Do you have a benchmark paper for the whole of science, the whole of computer science, the whole of applied ML, the whole of language models, the whole of diffusion language models… you get the drift?

So I think the best way to do this is to compare among peers, a group that largely comprises mostly of peers who are addressing the same problem, or using the same methodology, or working on a similar application.

Now Within This Group, What Is The Ranking Mechanism?

The idea here is that there are fundamental parts to a research idea (and I am going to focus specifically on research papers now) where there is a hierarchy of ideas.

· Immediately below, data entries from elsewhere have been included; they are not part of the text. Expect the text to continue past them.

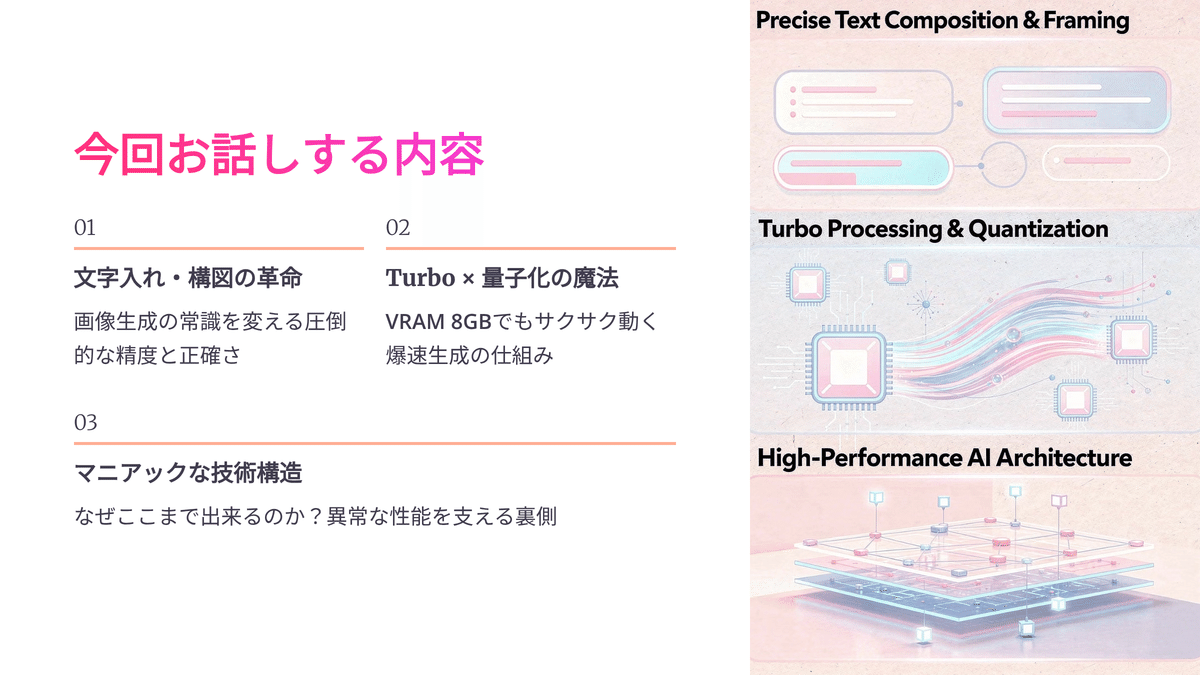 今回お話しする内容

01

文字入れ・構図の革命

画像生成の常識を変える圧倒的な精度と正確さ

02

Turbo × 量子化の魔法

VRAM 8GBでもサクサク動く爆速生成の仕組み

03

マニアックな技術構造

なぜここまで出来るのか？異常な性能を支える裏側

Precise Text Composition & Framing

Turbo Processing & Quantization

High-Performance AI Architecture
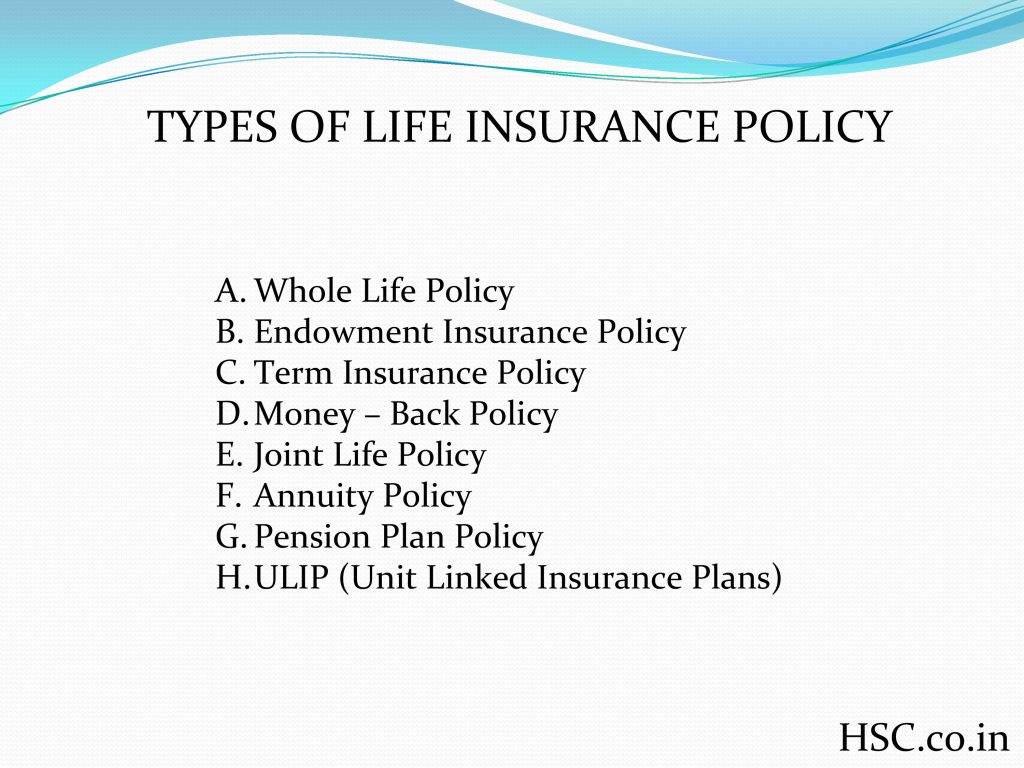 TYPES OF LIFE INSURANCE POLICY

A. Whole Life Policy
B. Endowment Insurance Policy
C. Term Insurance Policy
D. Money – Back Policy
E. Joint Life Policy
F. Annuity Policy
G. Pension Plan Policy
H. ULIP (Unit Linked Insurance Plans)

HSC.co.in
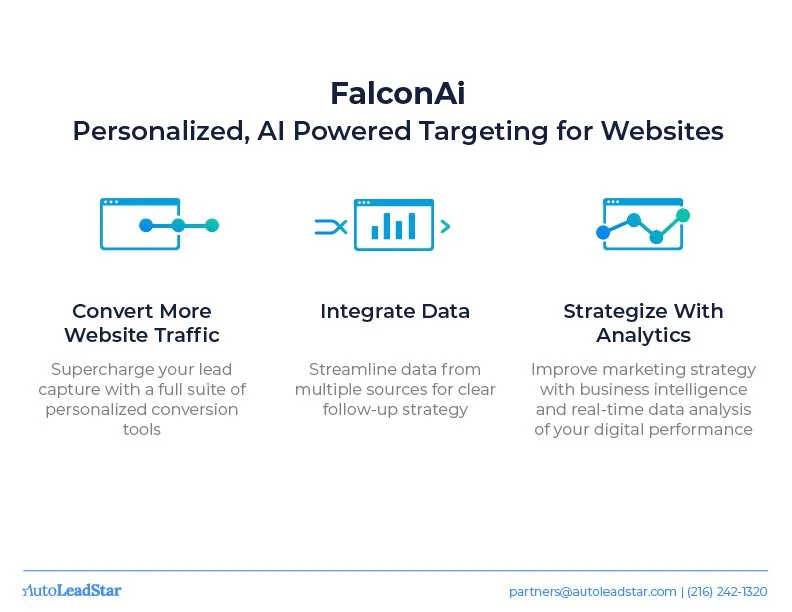 FalconAi
Personalized, AI Powered Targeting for Websites

Convert More Website Traffic

Supercharge your lead capture with a full suite of personalized conversion tools

Integrate Data

Streamline data from multiple sources for clear follow-up strategy

Strategize With Analytics

Improve marketing strategy with business intelligence and real-time data analysis of your digital performance

AutoLeadStar

partners@autoleadstar.com | (216) 242-1320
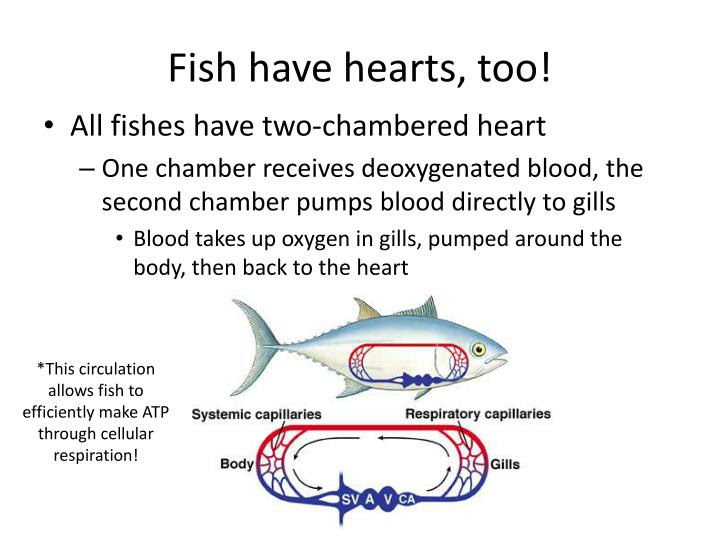 Fish have hearts, too!

• All fishes have two-chambered heart

– One chamber receives deoxygenated blood, the second chamber pumps blood directly to gills

• Blood takes up oxygen in gills, pumped around the body, then back to the heart

*This circulation allows fish to efficiently make ATP through cellular respiration!

Systemic capillaries

Respiratory capillaries

Body

Gills

SV A V CA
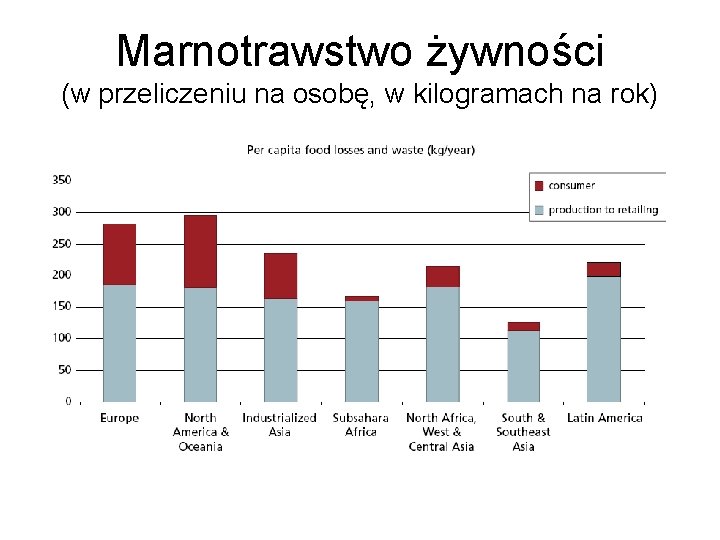 Marnotrawstwo żywności
(w przeliczeniu na osobę, w kilogramach na rok)

Per capita food losses and waste (kg/year)

consumer
production to retailing

350
300
250
200
150
100
50
0

Europe
North America & Oceania
Industrialized Asia
Subsahara Africa
North Africa, West & Central Asia
South & Southeast Asia
Latin America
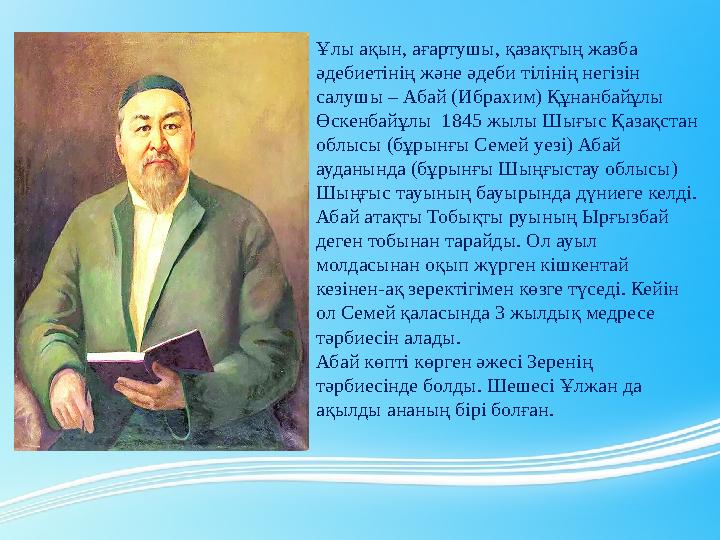 Ұлы ақын, ағартушы, қазақтың жазба әдебиетінің және әдеби тілінің негізін салушы – Абай (Ибрахим) Құнанбайұлы Өскенбайұлы 1845 жылы Шығыс Қазақстан облысы (бұрынғы Семей уезі) Абай ауданында (бұрынғы Шыңғыстау облысы) Шыңғыс тауының бауырында дүниеге келді. Абай атақты Тобықты руының Ырғызбай деген тобынан тарайды. Ол ауыл молдасынан оқып жүрген кішкентай кезінен-ақ зеректігімен көзге түседі. Кейін ол Семей қаласында 3 жылдық медресе тәрбиесін алады.
Абай көпті көрген әжесі Зеренің тәрбиесінде болды. Шешесі Ұлжан да ақылды ананың бірі болған.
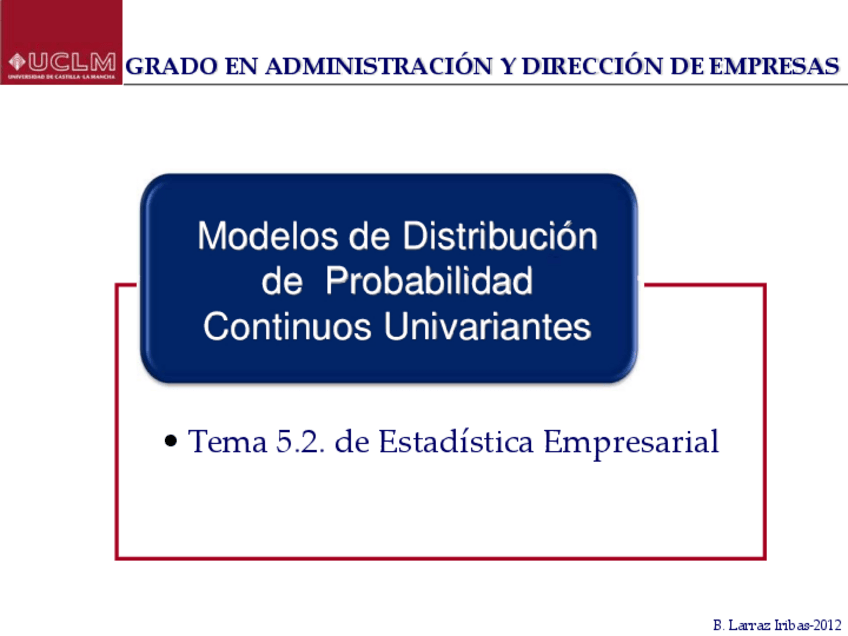 UCLM
UNIVERSIDAD DE CASTILLA-LA MANCHA
GRADO EN ADMINISTRACIÓN Y DIRECCIÓN DE EMPRESAS

Modelos de Distribución de Probabilidad Continuos Univariantes

• Tema 5.2. de Estadística Empresarial

B. Larraz Iribas-2012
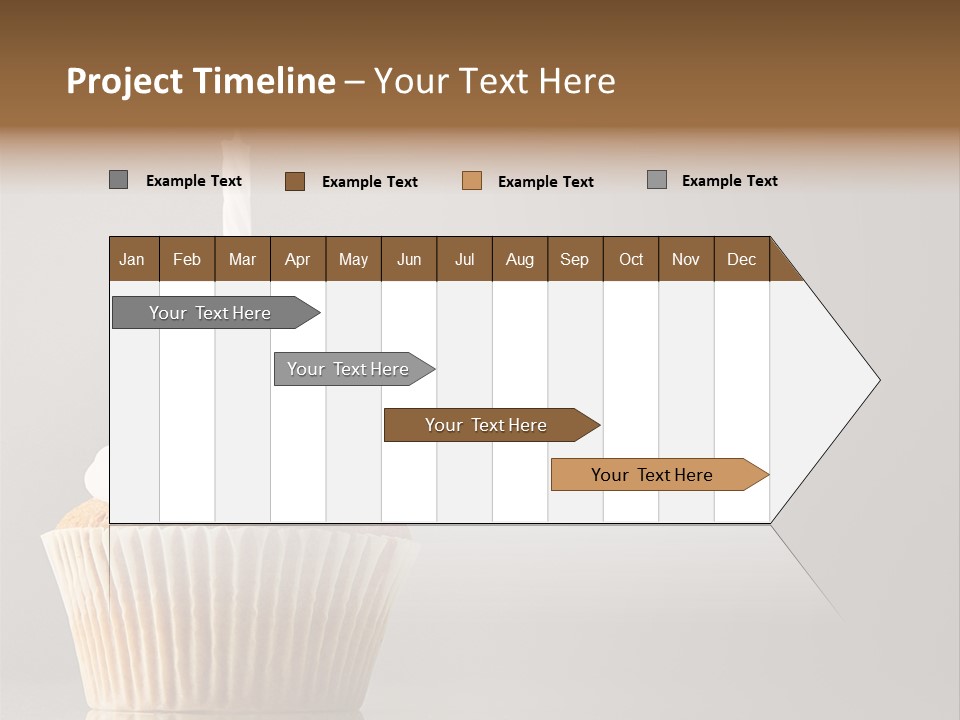 Project Timeline – Your Text Here

Example Text
Example Text
Example Text
Example Text

| Jan | Feb | Mar | Apr | May | Jun | Jul | Aug | Sep | Oct | Nov | Dec |
|---|---|---|---|---|---|---|---|---|---|---|---|

Your Text Here
Your Text Here
Your Text Here
Your Text Here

If it is a methodology paper, then there is a core methodology, like inventing a new kind of neural network architecture. Or there is a slightly lower level of innovation in maybe an existing neural network architecture that uses something new, like residual connections.

You could keep going like this and define a hierarchy of novelty, whether it is at the level of architecture, training mechanism, training loss, or even dataset. If you are able to successfully define such a hierarchy, then suddenly a ranking mechanism looks more likely than otherwise.

A long blog, this one, but I think, borrowing from other ideas of measurement, we can now measure novelty. Quite the irony.